Ashokka Balakrishnan, Narendiran Krishnasamy, Bhattacharya Abhijit, Pai Dinker, Liang Shen, Subramanian Shoba, Larmie Ernest T, Chen Fun Gee
Department of Anaesthesia, National University of Singapore, Yong Loo Lin School of Medicine, Singapore, Singapore.
Centre for Simulation, Taylor University, Subang Jaya, Selangor, Malaysia.
BMJ Simul Technol Enhanc Learn. 2016 Aug 18;2(4):103-107. doi: 10.1136/bmjstel-2016-000109. eCollection 2016.
Learning of simulation-based crisis management skills involves technologically advanced manikins and use of automated scenarios. Progressions in preprogrammed scenarios require finite task completion such as successful airway intubations for achieving optimal learning outcomes aligned to curricular goals. The study was set to explore the existing variability among various simulation manikins in use at our institute for undergraduate medical education.
56 final-year undergraduate students, who had received prior training in airway management skills, performed intubations on each of the 5 different manikins (56×5=280 intubations). The manikins used were the Human Patient Simulator (HPS), iStan & Emergency Care Simulator (ECS) from CAE Healthcare and Mega Code Kelly (MCK) and Airway Trainer (AWTR) from Laerdal.
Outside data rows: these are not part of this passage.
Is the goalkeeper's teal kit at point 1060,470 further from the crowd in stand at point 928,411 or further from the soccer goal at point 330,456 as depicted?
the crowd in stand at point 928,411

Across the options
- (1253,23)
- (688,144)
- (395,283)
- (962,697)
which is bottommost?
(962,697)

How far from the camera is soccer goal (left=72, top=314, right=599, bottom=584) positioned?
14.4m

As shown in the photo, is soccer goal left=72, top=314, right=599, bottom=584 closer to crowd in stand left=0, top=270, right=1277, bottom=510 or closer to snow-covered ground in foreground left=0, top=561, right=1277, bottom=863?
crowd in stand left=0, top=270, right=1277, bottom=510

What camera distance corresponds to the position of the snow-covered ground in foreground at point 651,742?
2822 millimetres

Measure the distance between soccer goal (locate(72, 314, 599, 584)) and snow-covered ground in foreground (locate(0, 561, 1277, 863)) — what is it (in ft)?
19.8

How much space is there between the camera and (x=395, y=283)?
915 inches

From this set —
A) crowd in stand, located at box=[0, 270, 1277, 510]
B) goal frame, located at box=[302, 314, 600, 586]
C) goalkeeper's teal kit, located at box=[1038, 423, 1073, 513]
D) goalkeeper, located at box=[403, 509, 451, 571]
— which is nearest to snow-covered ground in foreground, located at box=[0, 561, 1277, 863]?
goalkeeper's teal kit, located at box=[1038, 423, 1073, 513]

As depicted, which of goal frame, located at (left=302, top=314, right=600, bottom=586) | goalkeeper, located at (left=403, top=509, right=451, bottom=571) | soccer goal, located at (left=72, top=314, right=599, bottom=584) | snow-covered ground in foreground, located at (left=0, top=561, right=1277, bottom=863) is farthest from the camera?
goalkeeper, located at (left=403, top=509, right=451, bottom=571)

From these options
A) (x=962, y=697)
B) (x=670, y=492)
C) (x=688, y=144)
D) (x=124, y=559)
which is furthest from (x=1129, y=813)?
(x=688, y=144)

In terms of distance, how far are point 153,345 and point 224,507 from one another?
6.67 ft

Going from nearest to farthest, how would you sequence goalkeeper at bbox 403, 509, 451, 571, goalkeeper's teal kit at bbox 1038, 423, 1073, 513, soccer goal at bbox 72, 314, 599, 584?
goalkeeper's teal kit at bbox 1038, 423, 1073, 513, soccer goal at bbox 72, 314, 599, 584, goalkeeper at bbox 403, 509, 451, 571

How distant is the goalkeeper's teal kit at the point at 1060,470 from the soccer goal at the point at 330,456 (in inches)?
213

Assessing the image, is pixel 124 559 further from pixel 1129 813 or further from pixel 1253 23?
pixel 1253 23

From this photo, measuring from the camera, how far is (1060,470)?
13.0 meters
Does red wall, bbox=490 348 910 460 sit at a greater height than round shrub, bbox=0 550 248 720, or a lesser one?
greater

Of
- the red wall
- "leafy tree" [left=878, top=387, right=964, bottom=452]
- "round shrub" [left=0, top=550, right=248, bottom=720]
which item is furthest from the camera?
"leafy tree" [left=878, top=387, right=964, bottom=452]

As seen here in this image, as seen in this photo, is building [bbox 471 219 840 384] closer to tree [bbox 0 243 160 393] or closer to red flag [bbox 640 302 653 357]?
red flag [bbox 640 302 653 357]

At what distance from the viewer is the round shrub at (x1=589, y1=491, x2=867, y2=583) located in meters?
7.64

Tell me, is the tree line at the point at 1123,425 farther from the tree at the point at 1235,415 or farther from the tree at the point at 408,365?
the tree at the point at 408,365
The students' performances were compared for success rates, ease of intubation, grade of laryngeal visualisation and presence of tooth injury on the manikins, Data from the intubations were cross-tabulated and evaluated by general estimating equation analysis using the Poisson model.
iStan had the higher rates of failure to intubate (64.3%). iStan (62.5%) and HPS (57.1%) had statistically significant teeth injury (p<0.0001) compared to other manikins. HPS and AWTR had the least difficult grades of laryngeal visualisation (Cormack Lehane grades 1 and 2), while the most difficult grade of visualisation (Cormack Lehane grades 3 and 4) was reported in ECS (44.6%).
Each of the high-technology manikins used in automated scenarios for crisis management teaching and learning has heterogeneity in airway features. Since frequent airway management is a critical component of simulation scenarios, this can affect student performance when these manikins are used for formative and summative high-stakes assessments.
基于模拟的危机管理技能学习涉及技术先进的人体模型和自动化场景的使用。预编程场景的进展需要完成有限的任务,例如成功进行气道插管,以实现与课程目标一致的最佳学习成果。本研究旨在探索我校用于本科医学教育的各种模拟人体模型之间现有的差异。
56名已接受气道管理技能预先培训的本科四年级学生,对5种不同的人体模型分别进行插管操作(56×5 = 280次插管)。所使用的人体模型包括CAE Healthcare公司的人体患者模拟器(HPS)、iStan和急救护理模拟器(ECS),以及Laerdal公司的高级综合模拟人(MCK)和气道训练器(AWTR)。比较学生在不同人体模型上的插管成功率、插管难易程度、喉部可视化分级以及人体模型上牙齿损伤情况。插管数据进行交叉制表,并使用泊松模型通过广义估计方程分析进行评估。
iStan插管失败率较高(64.3%)。与其他人体模型相比,iStan(62.5%)和HPS(57.1%)出现牙齿损伤的情况具有统计学意义(p<0.0001)。HPS和AWTR的喉部可视化分级难度最低(Cormack Lehane 1级和2级),而ECS的可视化分级难度最高(Cormack Lehane 3级和4级),占比为44.6%。
用于危机管理教学和学习的自动化场景中的每种高科技人体模型在气道特征方面都存在异质性。由于频繁的气道管理是模拟场景的关键组成部分,因此在将这些人体模型用于形成性和总结性高风险评估时,可能会影响学生的表现。